§ Short task:
Starting at the line containing "What is the camera's" and continuing through the end of the listing, write those lines out again with every "pixel" swapped for "location" and nothing else altered.

§ Input:
=-=-=

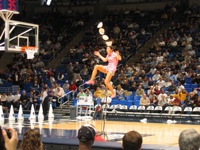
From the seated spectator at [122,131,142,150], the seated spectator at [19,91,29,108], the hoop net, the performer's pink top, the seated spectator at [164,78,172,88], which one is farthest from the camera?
A: the seated spectator at [19,91,29,108]

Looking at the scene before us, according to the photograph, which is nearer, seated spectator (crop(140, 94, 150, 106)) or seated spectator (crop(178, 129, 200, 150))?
seated spectator (crop(178, 129, 200, 150))

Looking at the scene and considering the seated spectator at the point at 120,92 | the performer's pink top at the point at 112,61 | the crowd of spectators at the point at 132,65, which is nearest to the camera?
the performer's pink top at the point at 112,61

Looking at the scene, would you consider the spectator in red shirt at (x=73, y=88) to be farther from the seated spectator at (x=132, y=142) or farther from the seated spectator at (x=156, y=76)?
the seated spectator at (x=132, y=142)

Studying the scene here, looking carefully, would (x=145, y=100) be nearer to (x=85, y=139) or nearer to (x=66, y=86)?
(x=66, y=86)

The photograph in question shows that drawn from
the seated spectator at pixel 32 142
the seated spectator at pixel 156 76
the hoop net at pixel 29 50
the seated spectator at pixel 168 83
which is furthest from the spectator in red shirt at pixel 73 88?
the seated spectator at pixel 32 142

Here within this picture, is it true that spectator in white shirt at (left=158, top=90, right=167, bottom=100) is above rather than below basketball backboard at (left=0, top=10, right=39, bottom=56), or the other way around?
below

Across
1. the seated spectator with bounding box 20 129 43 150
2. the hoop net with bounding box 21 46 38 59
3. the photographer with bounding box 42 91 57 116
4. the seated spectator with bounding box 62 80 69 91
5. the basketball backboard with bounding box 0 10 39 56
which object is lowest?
the seated spectator with bounding box 20 129 43 150

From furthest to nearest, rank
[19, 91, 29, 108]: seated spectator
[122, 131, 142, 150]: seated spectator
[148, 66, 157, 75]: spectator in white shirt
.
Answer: [19, 91, 29, 108]: seated spectator < [148, 66, 157, 75]: spectator in white shirt < [122, 131, 142, 150]: seated spectator

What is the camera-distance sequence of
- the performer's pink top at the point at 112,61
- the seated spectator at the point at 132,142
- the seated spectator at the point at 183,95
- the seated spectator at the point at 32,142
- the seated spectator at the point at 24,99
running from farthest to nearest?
1. the seated spectator at the point at 24,99
2. the seated spectator at the point at 183,95
3. the performer's pink top at the point at 112,61
4. the seated spectator at the point at 32,142
5. the seated spectator at the point at 132,142

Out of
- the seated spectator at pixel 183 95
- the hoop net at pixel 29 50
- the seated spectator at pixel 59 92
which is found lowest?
the seated spectator at pixel 183 95

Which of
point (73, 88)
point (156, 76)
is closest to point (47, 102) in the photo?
point (73, 88)

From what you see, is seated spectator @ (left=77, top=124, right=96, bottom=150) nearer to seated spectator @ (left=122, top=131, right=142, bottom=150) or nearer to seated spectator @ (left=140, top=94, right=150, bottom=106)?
seated spectator @ (left=122, top=131, right=142, bottom=150)

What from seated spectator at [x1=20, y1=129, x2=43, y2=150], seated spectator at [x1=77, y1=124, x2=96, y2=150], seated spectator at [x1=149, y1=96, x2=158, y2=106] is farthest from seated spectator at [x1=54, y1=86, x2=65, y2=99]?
seated spectator at [x1=20, y1=129, x2=43, y2=150]

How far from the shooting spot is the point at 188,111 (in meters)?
20.4
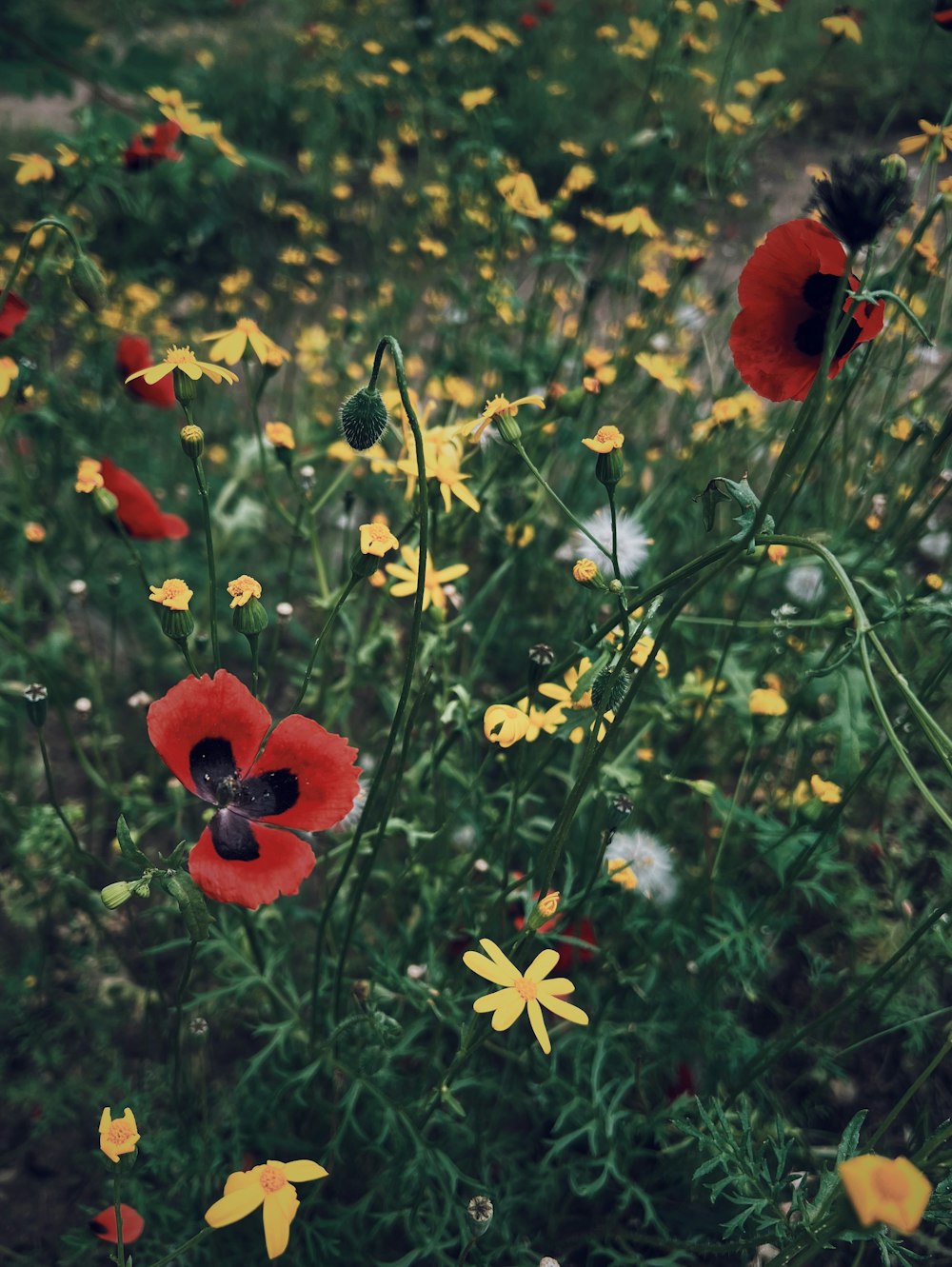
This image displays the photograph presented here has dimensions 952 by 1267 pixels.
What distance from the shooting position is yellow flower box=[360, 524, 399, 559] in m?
1.05

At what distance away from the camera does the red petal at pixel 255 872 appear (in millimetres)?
916

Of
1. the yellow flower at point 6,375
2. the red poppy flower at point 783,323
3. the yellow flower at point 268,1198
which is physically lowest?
the yellow flower at point 268,1198

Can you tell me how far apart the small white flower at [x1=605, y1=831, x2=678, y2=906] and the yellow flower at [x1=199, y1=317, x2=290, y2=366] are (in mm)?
1057

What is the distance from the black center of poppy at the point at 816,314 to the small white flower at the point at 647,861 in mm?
919

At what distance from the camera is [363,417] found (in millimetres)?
1122

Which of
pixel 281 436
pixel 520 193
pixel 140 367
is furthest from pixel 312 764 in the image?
pixel 520 193

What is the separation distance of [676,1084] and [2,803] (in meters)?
1.39

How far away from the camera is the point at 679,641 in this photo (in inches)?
86.6

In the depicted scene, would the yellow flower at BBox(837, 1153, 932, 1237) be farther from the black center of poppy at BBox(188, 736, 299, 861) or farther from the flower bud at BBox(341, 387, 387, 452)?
the flower bud at BBox(341, 387, 387, 452)

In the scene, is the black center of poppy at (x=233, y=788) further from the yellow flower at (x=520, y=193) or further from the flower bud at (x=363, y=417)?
the yellow flower at (x=520, y=193)

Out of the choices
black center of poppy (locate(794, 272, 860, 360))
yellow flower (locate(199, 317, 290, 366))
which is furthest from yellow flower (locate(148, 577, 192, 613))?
black center of poppy (locate(794, 272, 860, 360))

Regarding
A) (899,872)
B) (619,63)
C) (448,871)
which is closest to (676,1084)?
(448,871)

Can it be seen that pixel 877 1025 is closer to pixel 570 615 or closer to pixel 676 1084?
pixel 676 1084

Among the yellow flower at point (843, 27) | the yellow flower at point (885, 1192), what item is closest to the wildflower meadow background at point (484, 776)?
the yellow flower at point (885, 1192)
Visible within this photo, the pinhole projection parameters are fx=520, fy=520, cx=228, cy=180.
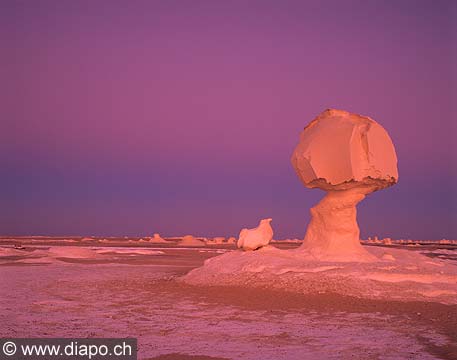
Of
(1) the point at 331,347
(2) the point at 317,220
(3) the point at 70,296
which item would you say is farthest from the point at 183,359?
(2) the point at 317,220

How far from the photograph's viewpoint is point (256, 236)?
20.3 metres

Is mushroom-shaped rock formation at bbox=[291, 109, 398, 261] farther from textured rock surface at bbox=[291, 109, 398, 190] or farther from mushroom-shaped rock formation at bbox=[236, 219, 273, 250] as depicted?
mushroom-shaped rock formation at bbox=[236, 219, 273, 250]

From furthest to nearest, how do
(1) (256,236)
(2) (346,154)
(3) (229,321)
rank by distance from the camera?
(1) (256,236) → (2) (346,154) → (3) (229,321)

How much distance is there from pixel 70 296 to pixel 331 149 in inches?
400

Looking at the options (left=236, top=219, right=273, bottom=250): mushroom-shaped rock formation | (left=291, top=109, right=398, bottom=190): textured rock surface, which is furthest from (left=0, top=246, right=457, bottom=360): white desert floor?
(left=291, top=109, right=398, bottom=190): textured rock surface

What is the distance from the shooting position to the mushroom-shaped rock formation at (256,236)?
2022 centimetres

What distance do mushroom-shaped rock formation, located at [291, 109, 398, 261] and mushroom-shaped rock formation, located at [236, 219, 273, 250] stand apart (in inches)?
60.0

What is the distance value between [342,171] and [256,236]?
14.0 feet

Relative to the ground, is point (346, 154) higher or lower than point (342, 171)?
higher

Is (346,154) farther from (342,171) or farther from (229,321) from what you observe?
(229,321)

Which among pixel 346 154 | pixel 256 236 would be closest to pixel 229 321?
pixel 256 236

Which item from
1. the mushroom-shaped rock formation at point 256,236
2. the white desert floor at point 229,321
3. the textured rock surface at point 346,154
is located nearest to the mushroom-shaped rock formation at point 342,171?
the textured rock surface at point 346,154

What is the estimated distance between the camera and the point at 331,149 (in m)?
18.8

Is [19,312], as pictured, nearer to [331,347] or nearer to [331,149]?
[331,347]
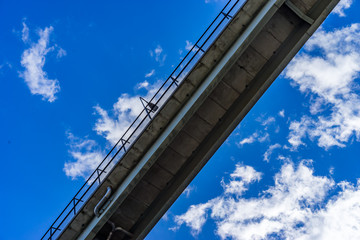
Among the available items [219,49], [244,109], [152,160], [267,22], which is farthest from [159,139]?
[267,22]

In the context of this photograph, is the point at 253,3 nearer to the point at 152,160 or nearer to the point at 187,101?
the point at 187,101

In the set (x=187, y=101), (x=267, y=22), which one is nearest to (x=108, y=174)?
(x=187, y=101)

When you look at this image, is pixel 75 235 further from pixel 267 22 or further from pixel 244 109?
pixel 267 22

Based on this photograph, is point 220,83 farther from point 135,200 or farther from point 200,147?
point 135,200

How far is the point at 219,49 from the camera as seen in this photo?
10195 millimetres

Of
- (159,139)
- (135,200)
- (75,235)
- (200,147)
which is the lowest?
(75,235)

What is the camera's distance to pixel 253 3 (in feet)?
33.7

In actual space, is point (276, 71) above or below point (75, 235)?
above

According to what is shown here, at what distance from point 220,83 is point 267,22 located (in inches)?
106

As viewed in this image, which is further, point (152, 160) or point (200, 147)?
point (200, 147)

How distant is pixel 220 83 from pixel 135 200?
5.29m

=-=-=

§ The reply:
What is the camera's distance to location 253 3 (in feet)?
33.7

In actual space, is point (276, 71) above or below point (75, 235)?
above

According to what is shown here, at what distance from point 220,83 is point 267,22 located (in inches)?
106

As viewed in this image, which is further, point (152, 160) or point (200, 147)?
point (200, 147)

How distant is location 220 83 from location 135 200?
5.29m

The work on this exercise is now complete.